EXCERPTED PASSAGE:
######

# Painting on a Kayak ?



## Pomeroy (Dec 13, 2009)

Has anyone used a spray paint on thier Kayak ? I've bought a new Ascend DS12 & it is great, but the color ( as much as I like it ) is a dark burgandy/light red color...I'm concerned when I'm out on larger bodies of water with boats I may not be seen, I have a saftey flag for it, but just looking for a little more. I considered painting a section of the front & rear a bright orange or red, I wondered how the paint would adhere? I've just tried a spot on my old sit on top, but looking for others opinions. Any help is greatly apprieciated.
Thanks,
Bruce


----------



## Too Busy (Sep 7, 2007)

Head over to Kayak Bass Fishing and check out w2n's tiger striped Pungo.
Wade's bad to the bone Pungo


----------



## Fishwander (Jul 2, 2010)

> GaMntSurffisher :
> ...on larger bodies of water with boats I may not be seen, I have a saftey flag for it, but just looking for a little more .

######

SUPPLIED INFORMATION:

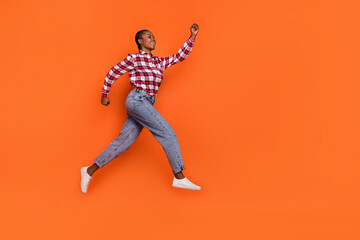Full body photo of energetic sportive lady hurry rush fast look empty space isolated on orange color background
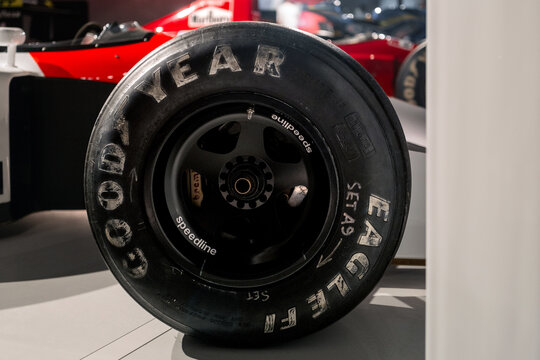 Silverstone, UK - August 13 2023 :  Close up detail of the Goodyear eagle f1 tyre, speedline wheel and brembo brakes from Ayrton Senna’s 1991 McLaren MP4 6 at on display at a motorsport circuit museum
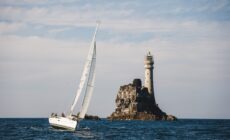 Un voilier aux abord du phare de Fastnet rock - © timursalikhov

######

REQUEST 1:
In the kayak-painting thread:
(a) What kayak model did Bruce buy?
(b) What colors does he consider painting the front and rear sections?
(c) Whose tiger-striped Pungo does Too Busy suggest checking out?
REQUEST 2: Can you copy, word for word, the part of the kayak-painting thread starting at "## Pomeroy (Dec" and ending at "tiger striped Pungo."?
REQUEST 3: Can you carry the kayak-painting thread on from the point where it stops?
The listing above is separate from the kayak-painting thread.

WRITTEN REPLY 1:
(a) An Ascend DS12.
(b) Bright orange or red.
(c) w2n's.

WRITTEN REPLY 2:
## Pomeroy (Dec 13, 2009)

Has anyone used a spray paint on thier Kayak ? I've bought a new Ascend DS12 & it is great, but the color ( as much as I like it ) is a dark burgandy/light red color...I'm concerned when I'm out on larger bodies of water with boats I may not be seen, I have a saftey flag for it, but just looking for a little more. I considered painting a section of the front & rear a bright orange or red, I wondered how the paint would adhere? I've just tried a spot on my old sit on top, but looking for others opinions. Any help is greatly apprieciated.
Thanks,
Bruce


----------



## Too Busy (Sep 7, 2007)

Head over to Kayak Bass Fishing and check out w2n's tiger striped Pungo.

WRITTEN REPLY 3:
Consider SOLAS tape ( highly reflective - night or day) on your paddles. You can be seen as much as a mile and a half by just a casual observer.
There is also SOLAS cloth tape which can be sewn onto the front and back of your life preserver
Also , if you have an anchor trolley , there are reflective ropes with bits of mylar impregnated into the rope that can be seen at quite a distance.

The SOLAS will be reflected by both sunlight and by moonlight.

Fishwander


----------



## Pomeroy (Dec 13, 2009)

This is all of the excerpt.